Rewrite every entry below, replacing "Foto" with "Image" and keeping everything else the same. Leave out the pictures and give only the text.

-=-=-

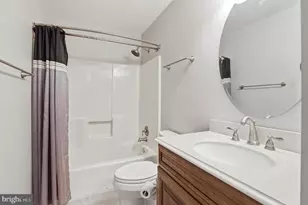 9709 Noble Ridge Terrace, Gaithersburg, MD 20882 - Photo 30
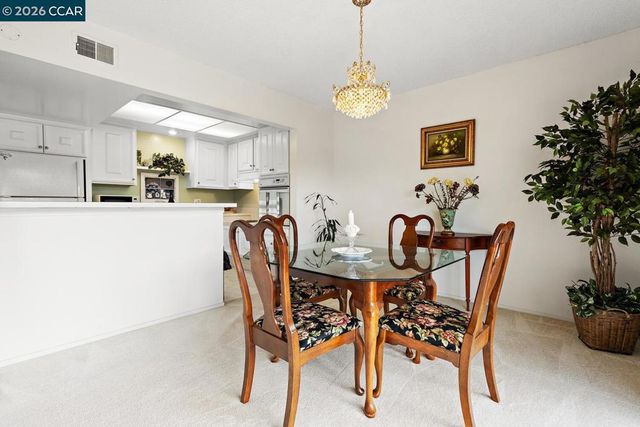 2709 Golden Rain Road 6, Walnut Creek, CA 94595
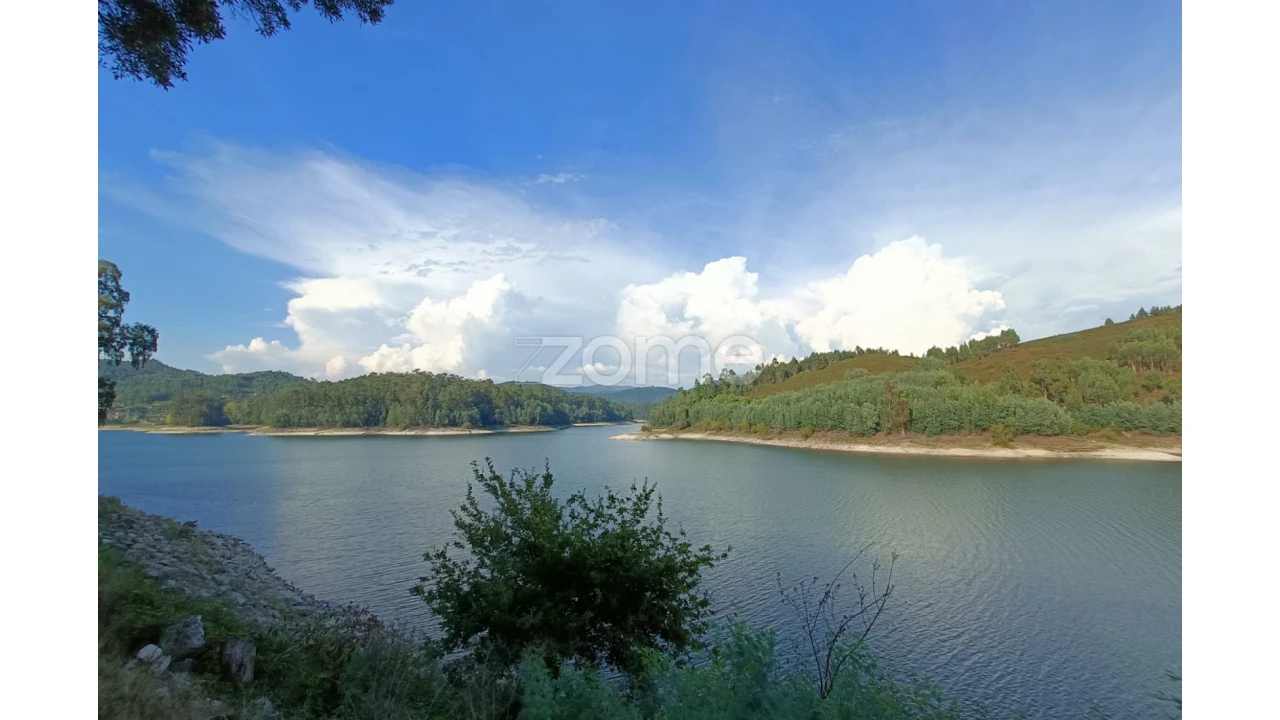 Moradia T1 para Venda em Rossas Foto 20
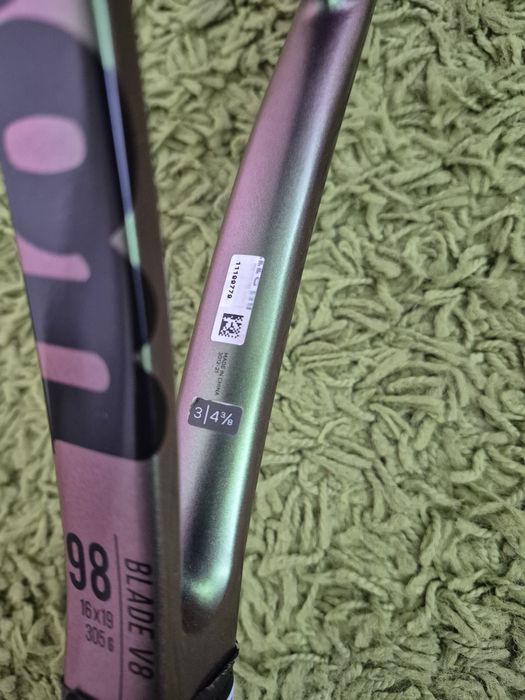 Wilson blade v8 98 305g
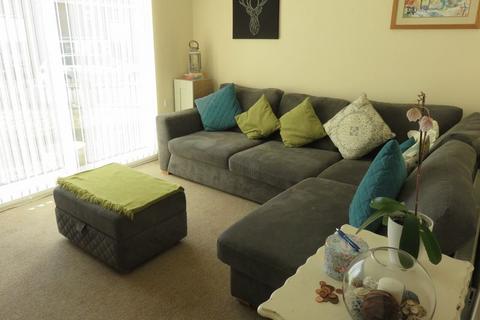 undefined, A spacious part furnished one bedroom flat in St Leonards.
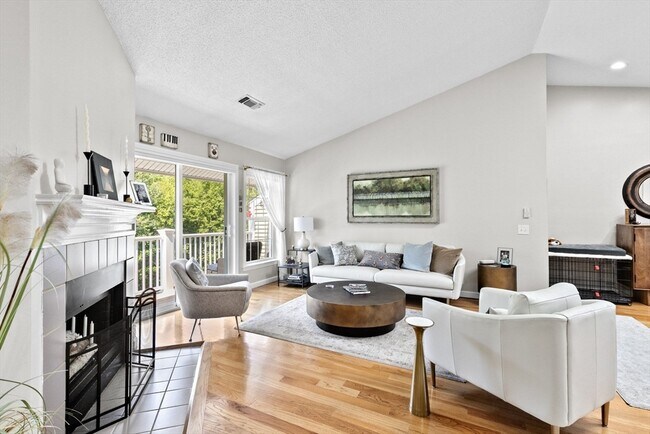 Foto del edificio - 86 Bradford Commons Ln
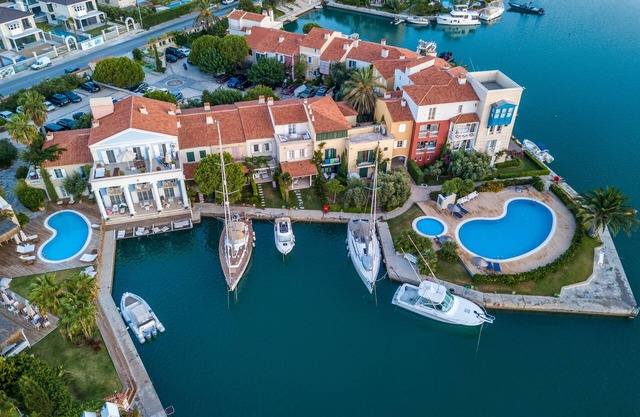 Port Alacati Hotel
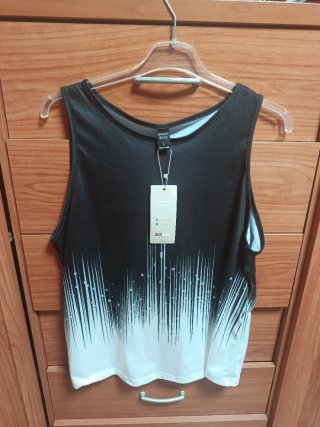 Camiseta Emery Rose Talla L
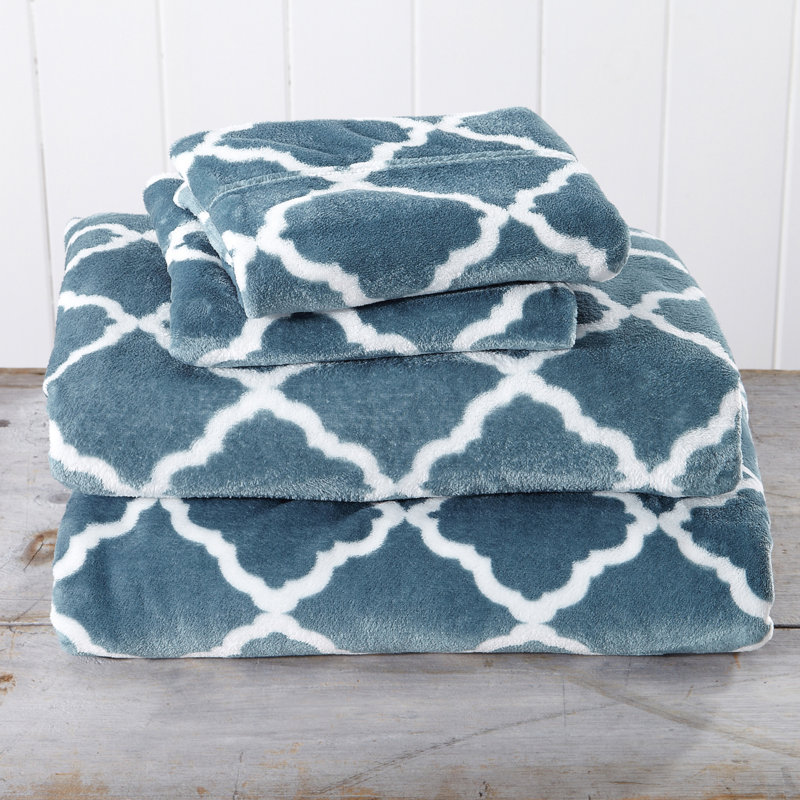 Queen Smoke Blue and White Velvet Plush Sheet Set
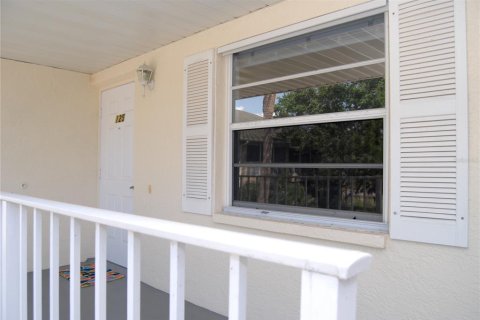 Copropriété à louer à Punta Gorda, Floride: 3 chambres, 117.52 m2 № 2404850 - photo 24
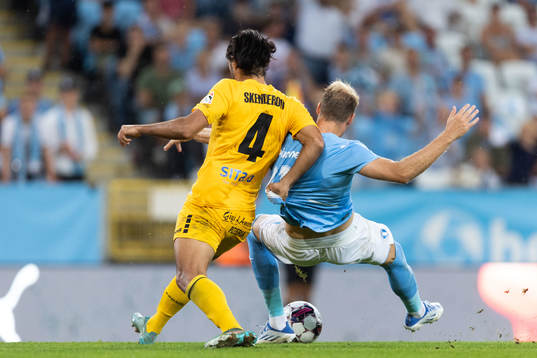 Aldin Skenderovic of Diddeleng and Ola Toivonen of Malmö FF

-=-=-

• **Response area**:
 9709 Noble Ridge Terrace, Gaithersburg, MD 20882 - Photo 30
 2709 Golden Rain Road 6, Walnut Creek, CA 94595
 Moradia T1 para Venda em Rossas Image 20
 Wilson blade v8 98 305g
 undefined, A spacious part furnished one bedroom flat in St Leonards.
 Image del edificio - 86 Bradford Commons Ln
 Port Alacati Hotel
 Camiseta Emery Rose Talla L
 Queen Smoke Blue and White Velvet Plush Sheet Set
 Copropriété à louer à Punta Gorda, Floride: 3 chambres, 117.52 m2 № 2404850 - photo 24
 Aldin Skenderovic of Diddeleng and Ola Toivonen of Malmö FF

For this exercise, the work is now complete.